PROMPT 1 » In the Michael Cullimore obituary, where did he serve his national service, and in what job?
PROMPT 2 » Edit the Michael Cullimore obituary: write out everything from "My stepfather, Michael" down to "and Devizes Museum.", changing "watercolour artist" to "painter".

Michael Cullimore obituary

This article is more than 2 years old

My stepfather, Michael Cullimore, who has died aged 84, was a watercolour artist who exhibited widely from the 1960s all around the country. Michael’s paintings are in many public collections including those of the Welsh Arts Council, the National Museum of Wales, Salisbury Museum, the Creasy Collection, Salisbury Library, Bournemouth Orchestras, Russell Cotes Art Gallery and Museum and Bournemouth and Devizes Museum.

Born in Bradford on Avon, he was the son of Richard Cullimore, a policeman, and Lavinia Lavington, and was the middle child of three. As a schoolboy in the war he watched Bristol burn from afar during the blitz. The experience of seeing the red night sky coloured his later works.

Michael went to school in Bath and then to Swindon Art College, followed by national service in south Devon as a radar technician. This was an experience that was to have a profound impact on him, and one he spoke of fondly for the rest of his life.

RECORDED INFORMATION »
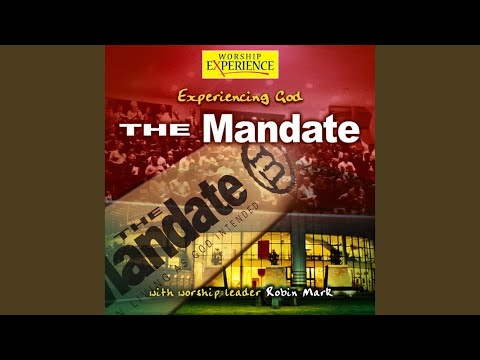 Thumbnail for Holy Holy Holy video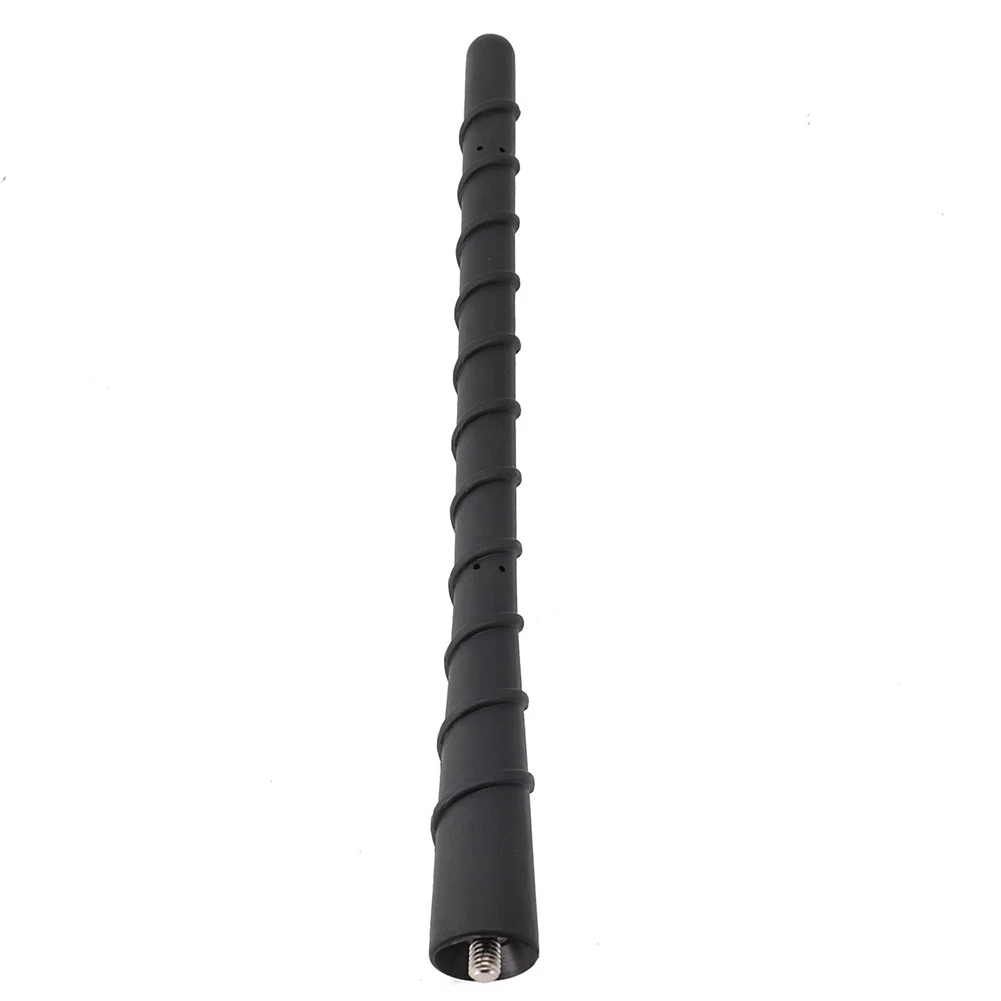 

282158H700 Antenna Mast 35G ABS AM/FM Accessories Antenna Rod Brand New Durable High Quality Replacement Useful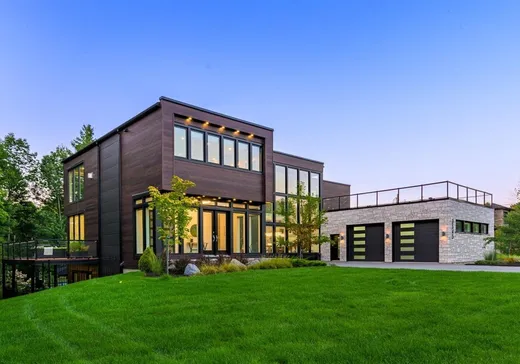 Maison à étages à vendre - 3545 Rue de l'Allée, Rock Forest-Saint-Élie-Deauville, J1H0J9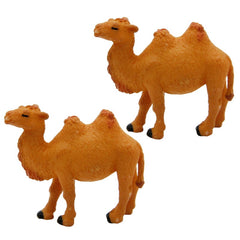 Model Accessories Camel Medium2P(C0485-1) CAMEL-2P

EXERCISE OUTPUT 1 » He served in south Devon as a radar technician.

EXERCISE OUTPUT 2 »
My stepfather, Michael Cullimore, who has died aged 84, was a painter who exhibited widely from the 1960s all around the country. Michael’s paintings are in many public collections including those of the Welsh Arts Council, the National Museum of Wales, Salisbury Museum, the Creasy Collection, Salisbury Library, Bournemouth Orchestras, Russell Cotes Art Gallery and Museum and Bournemouth and Devizes Museum.